From: "Aneesh Kumar K.V (Arm)" <aneesh.kumar@kernel.org>
To: linux-coco@lists.linux.dev, iommu@lists.linux.dev,
linux-kernel@vger.kernel.org, kvm@vger.kernel.org
Cc: "Aneesh Kumar K.V (Arm)" <aneesh.kumar@kernel.org>,
Alexey Kardashevskiy <aik@amd.com>,
Bjorn Helgaas <helgaas@kernel.org>,
Dan Williams <dan.j.williams@intel.com>,
Jason Gunthorpe <jgg@ziepe.ca>, Joerg Roedel <joro@8bytes.org>,
Jonathan Cameron <jic23@kernel.org>,
Kevin Tian <kevin.tian@intel.com>,
Nicolin Chen <nicolinc@nvidia.com>,
Samuel Ortiz <sameo@rivosinc.com>,
Steven Price <steven.price@arm.com>,
Suzuki K Poulose <Suzuki.Poulose@arm.com>,
Will Deacon <will@kernel.org>,
Xu Yilun <yilun.xu@linux.intel.com>,
Shameer Kolothum <shameerali.kolothum.thodi@huawei.com>,
Paolo Bonzini <pbonzini@redhat.com>,
Tony Krowiak <akrowiak@linux.ibm.com>,
Halil Pasic <pasic@linux.ibm.com>,
Jason Herne <jjherne@linux.ibm.com>,
Harald Freudenberger <freude@linux.ibm.com>,
Holger Dengler <dengler@linux.ibm.com>,
Heiko Carstens <hca@linux.ibm.com>,
Vasily Gorbik <gor@linux.ibm.com>,
Alexander Gordeev <agordeev@linux.ibm.com>,
Christian Borntraeger <borntraeger@linux.ibm.com>,
Sven Schnelle <svens@linux.ibm.com>,
Alex Williamson <alex@shazbot.org>,
Matthew Rosato <mjrosato@linux.ibm.com>,
Farhan Ali <alifm@linux.ibm.com>,
Eric Farman <farman@linux.ibm.com>,
linux-s390@vger.kernel.org
Subject: [PATCH v5 1/5] vfio: cache KVM VM file references instead of raw struct kvm pointers
Date: Mon, 25 May 2026 21:18:12 +0530 [thread overview]

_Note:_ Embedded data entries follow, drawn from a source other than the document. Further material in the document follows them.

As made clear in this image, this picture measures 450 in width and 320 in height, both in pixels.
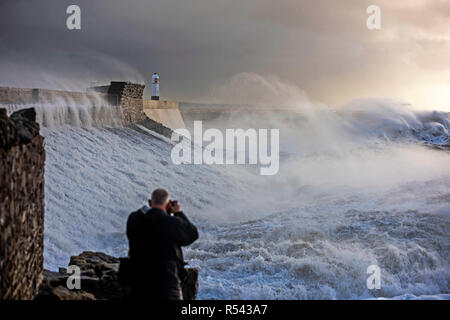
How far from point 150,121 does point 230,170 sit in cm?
455

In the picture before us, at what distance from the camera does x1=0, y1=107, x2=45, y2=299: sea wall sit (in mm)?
3793

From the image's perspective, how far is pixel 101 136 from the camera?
15820mm

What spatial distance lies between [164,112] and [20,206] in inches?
879

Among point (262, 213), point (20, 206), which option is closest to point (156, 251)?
point (20, 206)

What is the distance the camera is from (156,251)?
3.65 metres

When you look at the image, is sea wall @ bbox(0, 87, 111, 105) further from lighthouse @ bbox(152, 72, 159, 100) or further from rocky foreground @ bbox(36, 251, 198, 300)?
lighthouse @ bbox(152, 72, 159, 100)

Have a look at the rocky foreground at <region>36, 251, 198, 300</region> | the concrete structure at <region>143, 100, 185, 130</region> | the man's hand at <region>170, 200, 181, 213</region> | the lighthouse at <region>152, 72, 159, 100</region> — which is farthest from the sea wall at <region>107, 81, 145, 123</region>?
the man's hand at <region>170, 200, 181, 213</region>

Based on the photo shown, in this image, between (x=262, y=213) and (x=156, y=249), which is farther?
(x=262, y=213)

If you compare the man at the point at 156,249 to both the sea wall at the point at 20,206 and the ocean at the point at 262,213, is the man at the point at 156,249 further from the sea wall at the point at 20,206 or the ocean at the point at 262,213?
the ocean at the point at 262,213

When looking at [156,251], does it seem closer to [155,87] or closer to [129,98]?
[129,98]

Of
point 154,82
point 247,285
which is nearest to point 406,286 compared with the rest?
point 247,285

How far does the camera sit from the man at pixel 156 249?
12.0ft
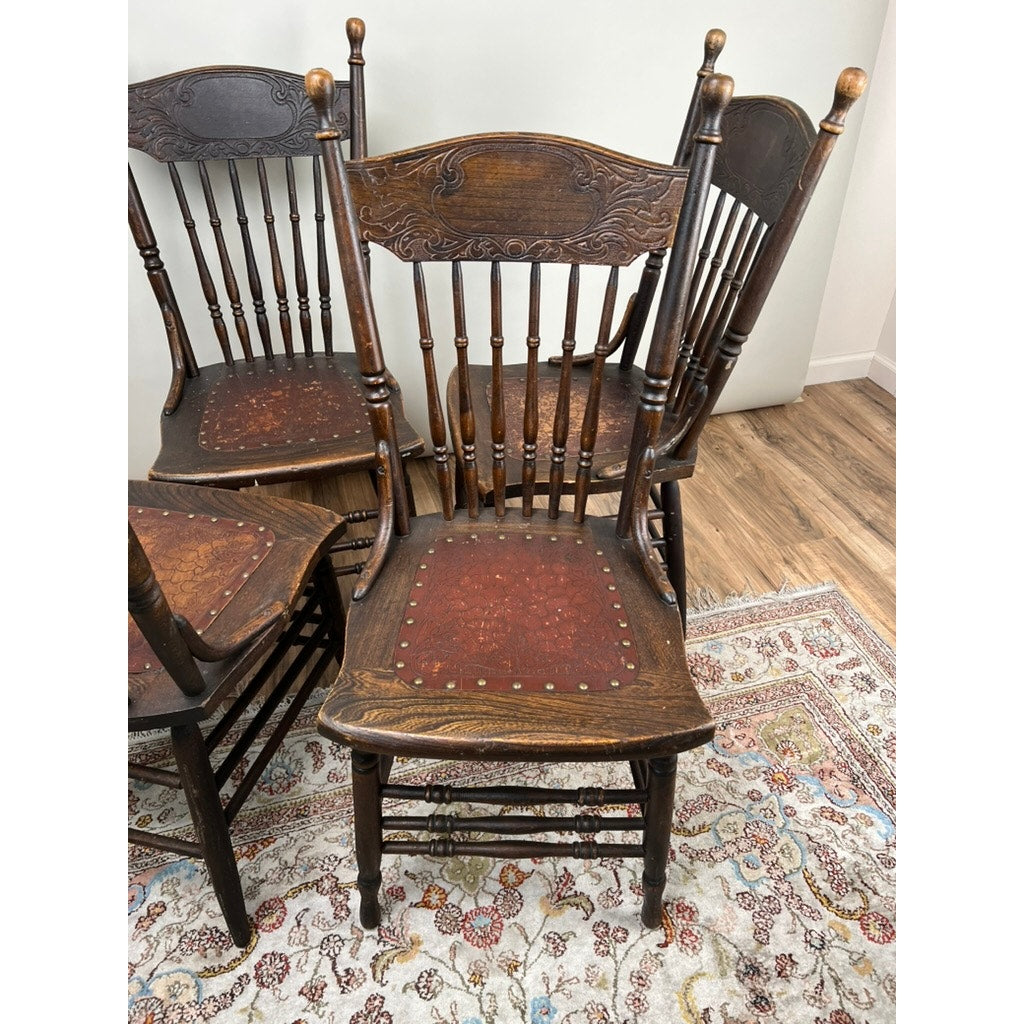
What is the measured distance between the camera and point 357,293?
1.02m

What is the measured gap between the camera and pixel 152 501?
1.29 metres

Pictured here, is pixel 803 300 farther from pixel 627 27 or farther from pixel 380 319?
pixel 380 319

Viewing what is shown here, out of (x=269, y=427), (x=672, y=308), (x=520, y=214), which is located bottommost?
(x=269, y=427)

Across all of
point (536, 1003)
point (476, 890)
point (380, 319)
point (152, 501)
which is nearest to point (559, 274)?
point (380, 319)

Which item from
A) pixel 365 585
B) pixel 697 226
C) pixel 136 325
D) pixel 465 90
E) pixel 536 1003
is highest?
pixel 465 90

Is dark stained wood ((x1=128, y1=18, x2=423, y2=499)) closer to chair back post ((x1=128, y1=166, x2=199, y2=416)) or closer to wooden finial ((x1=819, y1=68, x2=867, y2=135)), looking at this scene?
chair back post ((x1=128, y1=166, x2=199, y2=416))

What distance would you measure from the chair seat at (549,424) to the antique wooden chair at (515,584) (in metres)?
0.10

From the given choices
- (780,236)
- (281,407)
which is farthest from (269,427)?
(780,236)

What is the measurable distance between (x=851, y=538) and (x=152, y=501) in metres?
1.81

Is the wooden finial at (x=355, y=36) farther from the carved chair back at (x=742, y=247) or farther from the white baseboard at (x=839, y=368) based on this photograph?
the white baseboard at (x=839, y=368)

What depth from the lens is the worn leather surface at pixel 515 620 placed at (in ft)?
3.32

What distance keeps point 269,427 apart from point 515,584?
2.22 ft

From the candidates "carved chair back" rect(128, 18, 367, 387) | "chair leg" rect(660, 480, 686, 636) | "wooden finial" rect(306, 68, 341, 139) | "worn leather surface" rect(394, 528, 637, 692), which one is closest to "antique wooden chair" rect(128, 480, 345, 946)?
"worn leather surface" rect(394, 528, 637, 692)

Message-ID: <20260525154816.1029642-2-aneesh.kumar@kernel.org> (raw)
In-Reply-To: <20260525154816.1029642-1-aneesh.kumar@kernel.org>
VFIO currently records struct kvm pointers on vfio_group, vfio_device_file
and the opened vfio_device. Switch VFIO to track the VM's struct file
instead, so VFIO and iommufd can use normal file references for VM lifetime
instead of depending on KVM's internal struct kvm refcounting.
KVM_CREATE_DEVICE binds the KVM VM lifetime to the KVM device fd lifetime.
For KVM_DEV_TYPE_VFIO, the KVM VFIO device fd also takes references to each
VFIO file added through KVM_DEV_VFIO_FILE_ADD. The KVM VFIO device fd
therefore owns both the internal KVM reference and the VFIO file references
in kvf->file.
KVM_DEV_VFIO_FILE_ADD further installs the VM file association into the
VFIO file. VFIO converts the struct kvm pointer to a VM file reference with
get_file_active(&kvm->_file), because the KVM device fd can keep struct kvm
alive after the original VM fd is already in final release.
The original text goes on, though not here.